As we saw from Beer’s Law, in order to have optical amplification occur, we must have the density of atoms in the upper energy state N_2 > (g_2 / g_1) N_1, or if the degeneracies are equal to one, just N_2 > N_1.  As previously mentioned, this is called inversion.  Inversion requires pumping – an injection of energy into the atoms.  This pumping could take many forms.  In gas lasers, an electrical discharge is a common pumping mechanism.  It is also possible to pump with light (optical absorption); however, if we are pumping with light, there must be at least one more atomic energy state involved besides E_1 and E_2 to make it work.  Why?

Imagine we have a collection of atoms which are all initially in the lower energy state E_1.  For simplicity, take g_2 = g_1 = 1.  Let’s try to pump atoms into the upper energy state E_2 using a light source whose frequency \nu = (E_2 - E_1) / h.  This will work fine initially – all the incoming light will be absorbed by the atoms in state 1, and those atoms will be promoted to state 2.  However, as the density of atoms in state 2 N_2 climbs, eventually we will reach a point where N_2 = N_1.  At this point, an incoming photon is equally likely to be absorbed or cause stimulated emission.  Therefore, the light won’t be able to push N_2 any higher, at least in steady state.  If we briefly manage to get N_2 > N_1, stimulated emission will dominate over absorption, and N_2 will be driven back down.

So, we must introduce a third energy state E_3 into our consideration.  We could pump atoms from E_1 to E_3, as shown in the diagram below.  We would be wise to choose a set of states for which there is a fast relaxation process that quickly drops atoms from state E_3 to E_2.  In this way, N_3 will always be close to zero, and pump photons whose frequency \nu_{pump} = (E_3 - E_1) / h will always be absorbed.  At the same time, we would like atoms to linger in state E_2 a long time (a so-called ‘metastable’ state).  If we satisfy these conditions, we can increase N_2 until it is greater than N_1 using the pump from E_1 to E_3.  Once N_2 > N_1, we’ve achieved inversion and therefore amplification for photons whose frequency \nu_{stim} = (E_2 - E_1) / h.

The three-level scheme above has a weakness.  It is relatively easy to increase N_2, but we would also like to decrease N_1, in order to maximize the inversion (N_2 - N_1).  If the state E_1 is the ground state, the pump rate must be extremely large to lower N_1 significantly (a very intense pump would be required).  One way to address this challenge is to introduce a fourth state into the pumping scheme, as diagrammed below.  In this case, we want a pump tuned to the transition from E_1 to E_4, a fast relaxation process from E_4 to E_3, a fast relaxation process from E_2 to E_1, and a metastable state E_3.  This scheme is designed to amplify light with frequency \nu_{stim} = (E_3 - E_2) / h.  Atoms are pumped up to E_4 and quickly drop to E_3, where they linger.  After a stimulated emission event drops the atom to state E_2, it quickly relaxes to state E_1, ensuring that N_2 will remain small.   In this way, we can maximize the inversion (N_3 - N_2).

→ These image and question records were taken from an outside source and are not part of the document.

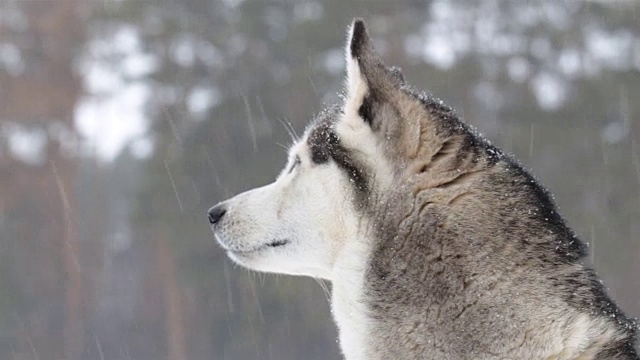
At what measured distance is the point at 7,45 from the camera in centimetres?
2367

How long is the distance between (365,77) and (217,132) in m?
19.6

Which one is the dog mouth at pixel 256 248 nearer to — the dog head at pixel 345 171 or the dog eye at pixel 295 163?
the dog head at pixel 345 171

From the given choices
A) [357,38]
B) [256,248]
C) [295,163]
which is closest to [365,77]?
[357,38]

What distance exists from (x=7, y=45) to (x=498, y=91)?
39.4 ft

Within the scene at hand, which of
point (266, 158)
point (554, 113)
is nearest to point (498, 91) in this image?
point (554, 113)

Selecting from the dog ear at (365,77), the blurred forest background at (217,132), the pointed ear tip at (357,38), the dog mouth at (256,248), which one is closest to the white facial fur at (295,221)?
the dog mouth at (256,248)

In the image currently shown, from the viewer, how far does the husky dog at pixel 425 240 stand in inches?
109

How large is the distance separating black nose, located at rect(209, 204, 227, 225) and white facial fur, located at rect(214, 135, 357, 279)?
2cm

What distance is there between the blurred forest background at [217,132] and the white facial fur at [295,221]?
16.9 m

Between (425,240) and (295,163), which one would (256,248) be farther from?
(425,240)

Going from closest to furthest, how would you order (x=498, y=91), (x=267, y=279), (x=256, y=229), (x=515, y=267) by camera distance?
(x=515, y=267) < (x=256, y=229) < (x=267, y=279) < (x=498, y=91)

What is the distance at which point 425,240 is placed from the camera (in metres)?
2.94

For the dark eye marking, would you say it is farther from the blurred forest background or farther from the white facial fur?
the blurred forest background

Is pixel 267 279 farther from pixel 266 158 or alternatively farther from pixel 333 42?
pixel 333 42
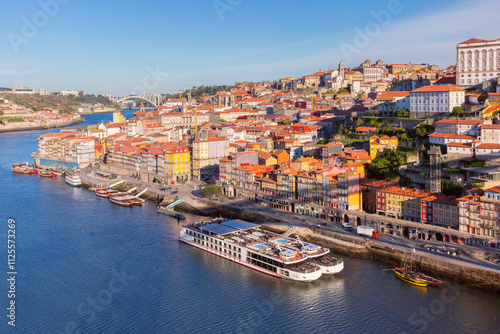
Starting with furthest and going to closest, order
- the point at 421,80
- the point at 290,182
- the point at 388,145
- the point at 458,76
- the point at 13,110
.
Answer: the point at 13,110 < the point at 421,80 < the point at 458,76 < the point at 388,145 < the point at 290,182

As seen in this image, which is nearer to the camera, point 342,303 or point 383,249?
point 342,303

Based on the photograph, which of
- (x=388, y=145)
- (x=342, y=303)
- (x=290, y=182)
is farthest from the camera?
(x=388, y=145)

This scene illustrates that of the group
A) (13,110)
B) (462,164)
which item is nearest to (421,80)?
(462,164)

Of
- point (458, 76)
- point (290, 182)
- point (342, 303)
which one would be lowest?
point (342, 303)

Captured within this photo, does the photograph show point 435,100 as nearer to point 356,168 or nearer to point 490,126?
point 490,126

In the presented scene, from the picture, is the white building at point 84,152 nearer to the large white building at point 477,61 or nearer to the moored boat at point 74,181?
the moored boat at point 74,181

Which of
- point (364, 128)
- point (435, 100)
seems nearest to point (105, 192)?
point (364, 128)

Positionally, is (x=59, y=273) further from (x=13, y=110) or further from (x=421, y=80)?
(x=13, y=110)

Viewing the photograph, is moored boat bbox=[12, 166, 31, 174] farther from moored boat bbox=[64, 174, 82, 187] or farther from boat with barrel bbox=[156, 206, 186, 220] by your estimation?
boat with barrel bbox=[156, 206, 186, 220]
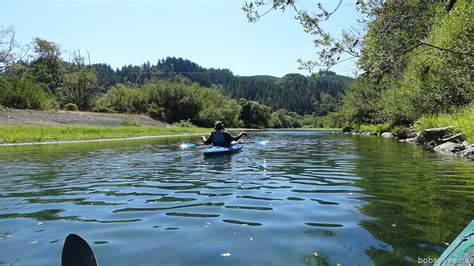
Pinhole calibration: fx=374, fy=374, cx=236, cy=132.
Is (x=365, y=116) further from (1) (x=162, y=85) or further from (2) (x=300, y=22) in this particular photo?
(2) (x=300, y=22)

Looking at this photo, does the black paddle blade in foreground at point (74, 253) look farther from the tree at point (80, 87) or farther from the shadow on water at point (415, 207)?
the tree at point (80, 87)

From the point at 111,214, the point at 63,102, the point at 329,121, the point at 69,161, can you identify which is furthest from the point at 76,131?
the point at 329,121

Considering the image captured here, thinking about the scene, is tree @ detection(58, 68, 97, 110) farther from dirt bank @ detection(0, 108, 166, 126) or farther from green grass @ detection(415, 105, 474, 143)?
green grass @ detection(415, 105, 474, 143)

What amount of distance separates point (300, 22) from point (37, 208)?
27.2ft

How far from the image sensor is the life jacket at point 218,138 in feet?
58.3

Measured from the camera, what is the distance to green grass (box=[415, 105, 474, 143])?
17.6m

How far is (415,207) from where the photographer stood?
7.20 meters

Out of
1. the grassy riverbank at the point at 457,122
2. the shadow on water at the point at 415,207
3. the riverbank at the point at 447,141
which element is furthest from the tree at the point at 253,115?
the shadow on water at the point at 415,207

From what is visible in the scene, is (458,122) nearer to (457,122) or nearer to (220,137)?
(457,122)

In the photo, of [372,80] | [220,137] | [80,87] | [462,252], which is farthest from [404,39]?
[80,87]

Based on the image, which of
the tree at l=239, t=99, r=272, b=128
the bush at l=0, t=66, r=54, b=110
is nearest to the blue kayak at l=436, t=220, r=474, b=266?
the bush at l=0, t=66, r=54, b=110

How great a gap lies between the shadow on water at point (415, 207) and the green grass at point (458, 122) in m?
5.60

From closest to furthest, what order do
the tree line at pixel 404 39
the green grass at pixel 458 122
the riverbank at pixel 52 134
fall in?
the tree line at pixel 404 39
the green grass at pixel 458 122
the riverbank at pixel 52 134

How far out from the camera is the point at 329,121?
129875 millimetres
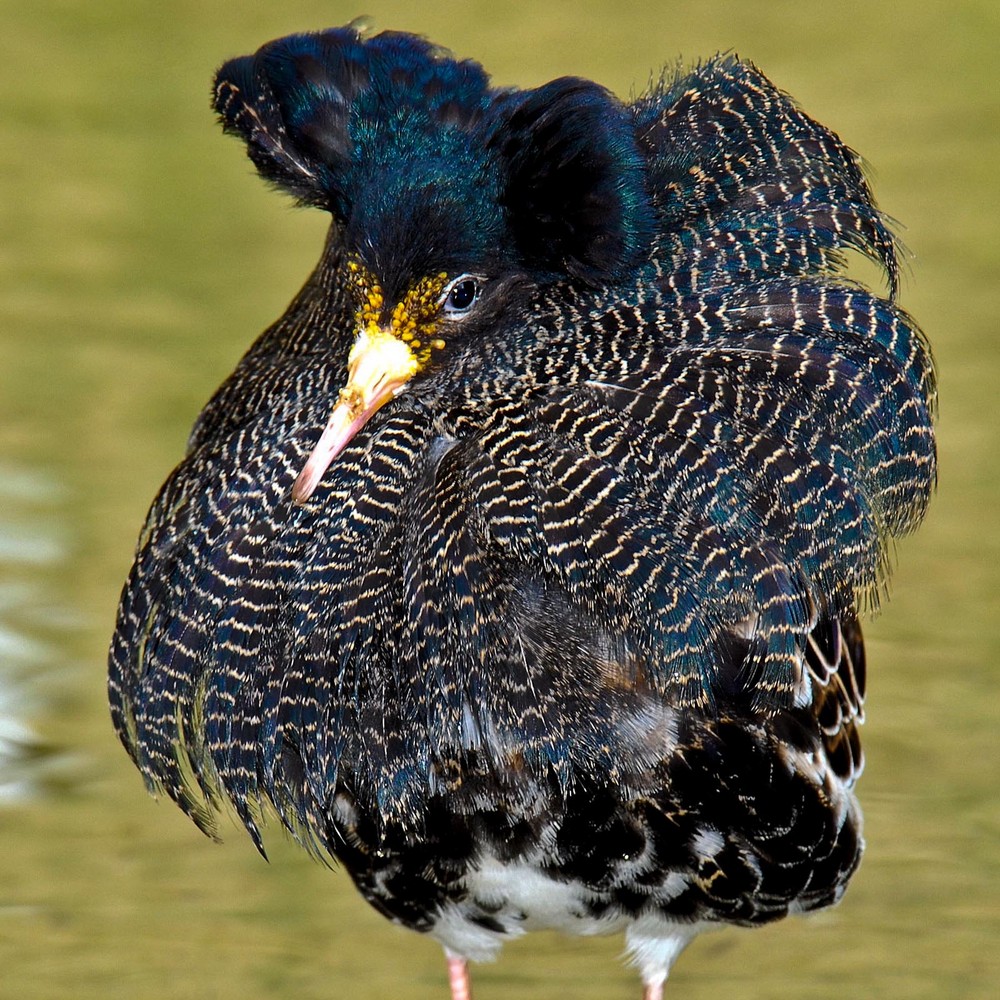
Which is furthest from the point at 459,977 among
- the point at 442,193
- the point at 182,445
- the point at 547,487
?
the point at 182,445

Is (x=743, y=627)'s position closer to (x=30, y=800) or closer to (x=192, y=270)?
(x=30, y=800)

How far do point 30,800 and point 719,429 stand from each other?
113 inches

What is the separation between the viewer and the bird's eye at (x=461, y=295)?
12.2 feet

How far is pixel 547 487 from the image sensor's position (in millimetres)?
3635

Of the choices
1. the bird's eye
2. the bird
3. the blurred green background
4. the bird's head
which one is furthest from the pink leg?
the bird's eye

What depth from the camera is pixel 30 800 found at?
18.6 ft

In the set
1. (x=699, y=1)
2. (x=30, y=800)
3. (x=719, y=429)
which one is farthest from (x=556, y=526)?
(x=699, y=1)

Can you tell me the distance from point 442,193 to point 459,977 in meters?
2.01

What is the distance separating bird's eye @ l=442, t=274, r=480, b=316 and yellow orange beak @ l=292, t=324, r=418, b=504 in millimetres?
117

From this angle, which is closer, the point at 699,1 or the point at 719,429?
the point at 719,429

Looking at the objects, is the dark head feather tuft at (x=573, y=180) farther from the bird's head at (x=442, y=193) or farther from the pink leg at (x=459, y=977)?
the pink leg at (x=459, y=977)

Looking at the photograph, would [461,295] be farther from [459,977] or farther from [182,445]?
[182,445]

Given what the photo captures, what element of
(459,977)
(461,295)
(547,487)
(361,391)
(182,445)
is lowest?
(459,977)

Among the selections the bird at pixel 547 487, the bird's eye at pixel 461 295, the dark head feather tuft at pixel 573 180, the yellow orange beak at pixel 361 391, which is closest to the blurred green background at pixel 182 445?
the bird at pixel 547 487
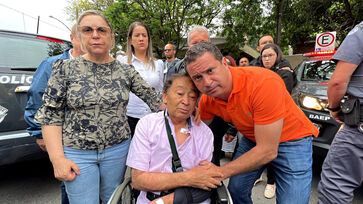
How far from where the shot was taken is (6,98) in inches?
84.5

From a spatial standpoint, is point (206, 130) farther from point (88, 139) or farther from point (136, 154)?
point (88, 139)

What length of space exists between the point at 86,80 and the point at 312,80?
3.61 metres

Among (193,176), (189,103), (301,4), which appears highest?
(301,4)

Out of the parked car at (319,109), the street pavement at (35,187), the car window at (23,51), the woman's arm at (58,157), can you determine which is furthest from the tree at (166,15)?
the woman's arm at (58,157)

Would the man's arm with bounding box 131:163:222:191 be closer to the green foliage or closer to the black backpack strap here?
the black backpack strap

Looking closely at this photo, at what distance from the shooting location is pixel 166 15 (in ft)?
37.3

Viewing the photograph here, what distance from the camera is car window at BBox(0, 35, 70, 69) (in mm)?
2314

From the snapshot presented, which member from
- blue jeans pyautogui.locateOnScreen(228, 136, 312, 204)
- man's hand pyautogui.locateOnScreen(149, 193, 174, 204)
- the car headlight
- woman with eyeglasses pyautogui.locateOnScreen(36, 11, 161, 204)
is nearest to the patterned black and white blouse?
woman with eyeglasses pyautogui.locateOnScreen(36, 11, 161, 204)

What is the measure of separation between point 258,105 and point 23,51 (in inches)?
110

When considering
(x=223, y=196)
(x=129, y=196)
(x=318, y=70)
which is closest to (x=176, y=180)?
(x=223, y=196)

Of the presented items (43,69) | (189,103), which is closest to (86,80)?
(43,69)

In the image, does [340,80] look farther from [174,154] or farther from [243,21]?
[243,21]

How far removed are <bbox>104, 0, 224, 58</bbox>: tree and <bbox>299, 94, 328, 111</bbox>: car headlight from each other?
29.9ft

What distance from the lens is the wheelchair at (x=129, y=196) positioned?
51.1 inches
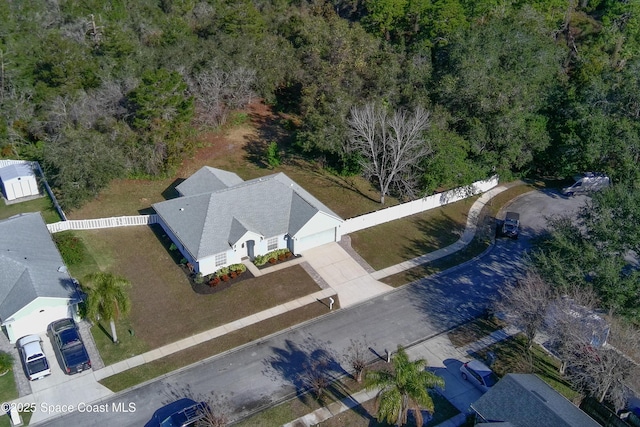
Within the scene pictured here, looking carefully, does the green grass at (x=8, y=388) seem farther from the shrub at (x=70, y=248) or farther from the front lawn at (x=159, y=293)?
the shrub at (x=70, y=248)

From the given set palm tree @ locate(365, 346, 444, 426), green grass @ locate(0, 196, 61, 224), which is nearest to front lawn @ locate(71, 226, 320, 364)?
green grass @ locate(0, 196, 61, 224)

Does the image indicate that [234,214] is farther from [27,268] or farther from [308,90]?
[308,90]

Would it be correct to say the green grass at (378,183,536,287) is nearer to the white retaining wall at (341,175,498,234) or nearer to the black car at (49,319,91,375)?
the white retaining wall at (341,175,498,234)

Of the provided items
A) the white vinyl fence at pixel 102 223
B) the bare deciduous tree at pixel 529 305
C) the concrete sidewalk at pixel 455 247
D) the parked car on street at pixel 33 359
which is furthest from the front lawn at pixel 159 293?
the bare deciduous tree at pixel 529 305

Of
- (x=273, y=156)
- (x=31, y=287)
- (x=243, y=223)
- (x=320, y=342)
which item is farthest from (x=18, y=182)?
(x=320, y=342)

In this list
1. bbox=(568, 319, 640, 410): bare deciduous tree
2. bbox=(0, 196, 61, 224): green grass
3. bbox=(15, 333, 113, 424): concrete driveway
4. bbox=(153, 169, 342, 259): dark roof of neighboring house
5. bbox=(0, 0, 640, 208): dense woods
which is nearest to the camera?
bbox=(568, 319, 640, 410): bare deciduous tree
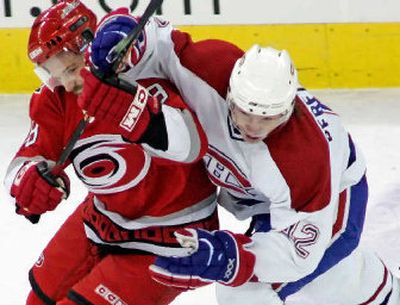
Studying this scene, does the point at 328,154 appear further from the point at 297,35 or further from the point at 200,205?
the point at 297,35

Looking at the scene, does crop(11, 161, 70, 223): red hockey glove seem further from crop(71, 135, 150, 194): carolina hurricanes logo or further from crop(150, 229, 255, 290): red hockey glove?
crop(150, 229, 255, 290): red hockey glove

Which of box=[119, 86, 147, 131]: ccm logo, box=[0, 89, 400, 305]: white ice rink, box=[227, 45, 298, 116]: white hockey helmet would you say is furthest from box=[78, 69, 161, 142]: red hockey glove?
box=[0, 89, 400, 305]: white ice rink

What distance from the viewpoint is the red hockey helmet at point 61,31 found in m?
2.12

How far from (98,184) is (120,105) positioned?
420mm

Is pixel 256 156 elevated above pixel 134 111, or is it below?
below

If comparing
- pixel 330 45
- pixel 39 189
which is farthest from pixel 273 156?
pixel 330 45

Of course, in engineering as in life, no improvement comes without a price.  The 3- and 4-level pumping schemes make it easier to achieve a large inversion.  The price we pay is an inherent loss of efficiency.  If we are pumping with a single photon of energy h \nu_{pump} = (E_4 - E_1), at best we will get out a single photon of energy h \nu_{stim} = (E_3 - E_2).  The energy difference (h \nu_{pump} - h \nu_{stim}) represents unavoidable energy loss in this system.